Tuesday, Dec 04 2012 07:00 PM

Composting facility where brothers died files claim against county

BY JOHN COX Californian staff writer jcox@bakersfield.com

The Lamont-area composting facility where two brothers died in an industrial accident last year has filed a claim for damages with Kern County over the Board of Supervisors' attempt to shut down and fine the facility.

The action by Community Recycling & Resource Recovery Inc. is likely a precursor to lawsuit. It accuses the board of unfairly denying the company a right to operate.

The case stems from an accident that occurred at Community Recycling on Oct. 12, 2011. Armando Ramirez, a 16-year-old employee of the company, died while cleaning out a drainage shaft at the facility. His 22-year-old brother, Heladio, alternatively spelled as Eladio in some official documents, went down to rescue Armando but was overcome as well; he was rendered brain dead and days later was removed from life support.

State officials believe the brothers died from inhaling the poisonous gas hydrogen sulfide, a common byproduct of the composting process.

In March, Cal-OSHA issued Community Recycling 13 citations totaling $166,890. They accuse the company of neglecting to set up safety procedures that could have saved the brothers' lives. Community Recycling has appealed the citations.

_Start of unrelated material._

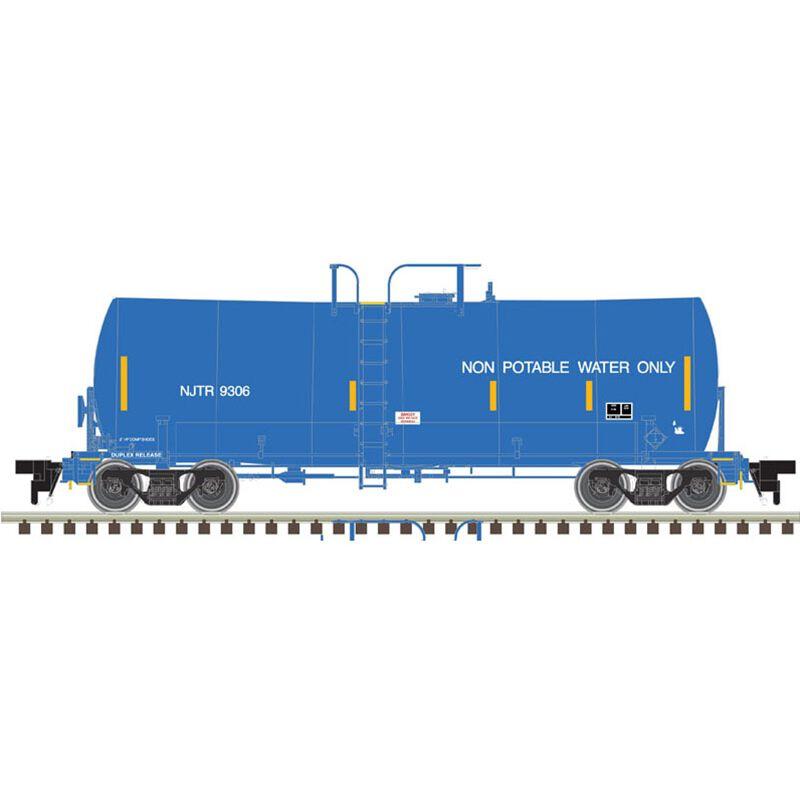 HO 17 000-Gallon Tank Car NJT #9307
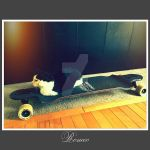 Romeo on Longboard cx by ChrisIsBack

Separately, Cal-OSHA has opened a criminal investigation against the company over the matter. Depending on what comes of the investigation, agency spokeswoman Erika Monterroza said Tuesday, Cal-OSHA could recommend that the county District Attorney's Office file charges.

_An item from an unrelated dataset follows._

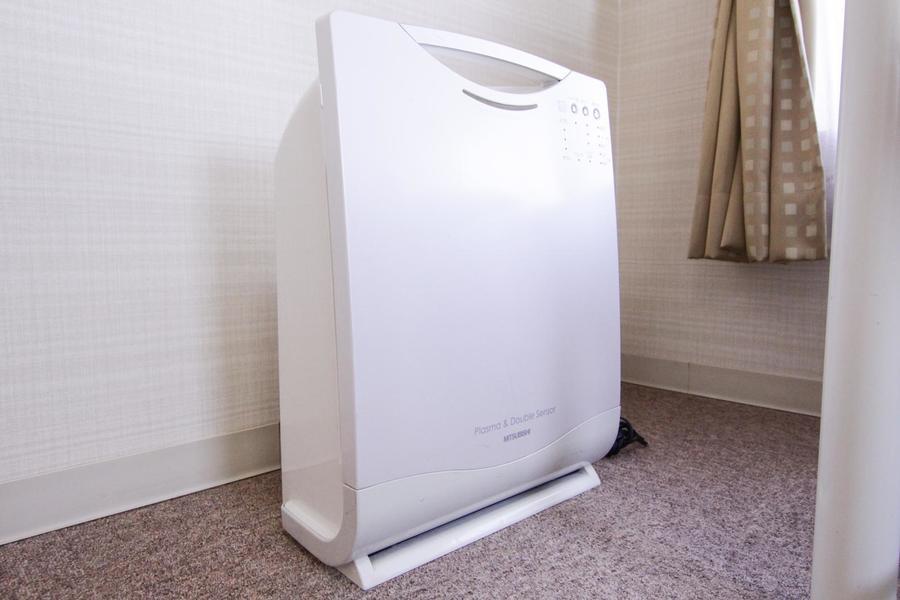 クラステイプラスシリーズでは空気清浄機を標準装備。より過ごしやすいお部屋に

"There's no ETA (estimated time of arrival) given at this point," she said.

The Board of Supervisors, in an emotionally charged hearing Nov. 15, 2011, voted unanimously to shut down the company and fine it a total of $2.3 million over what county officials said was a pattern of land-use violations dating back several years.

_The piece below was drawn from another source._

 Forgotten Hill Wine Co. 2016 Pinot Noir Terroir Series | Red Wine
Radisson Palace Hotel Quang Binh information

Community Recycling responded by filing a lawsuit against the county, essentially appealing the board's fines and closure order. The judge in the case issued an injunction that allowed the company to continue operating pending a court trial, which is scheduled to begin in Kern County Superior Court on March 19.

Separately, the mother of the brothers has filed a wrongful death lawsuit against Community Recycling on behalf of the older brother. Kern County Superior Court records show that no trial date has been set for that case.

In papers filed with the county Nov. 14, Community Recycling's lawyers individually named all five supervisors, as well as two county staff members, in a 14-page damages claim that looks and reads like a civil lawsuit.

The papers, which do not state what size damages the company seeks, say the county's actions were "desperate, arbitrary, capricious, irrational, unreasonable and constituted a prejudicial abuse of discretion." They claim the county fined Community Recycling and ordered its closure based on incorrect information and that the company was denied its right of due process.

A deputy counsel for the county who has worked on the case could not be reached for comment Tuesday.

A lawyer for Community Recycling said the company had no comment on the damages claim.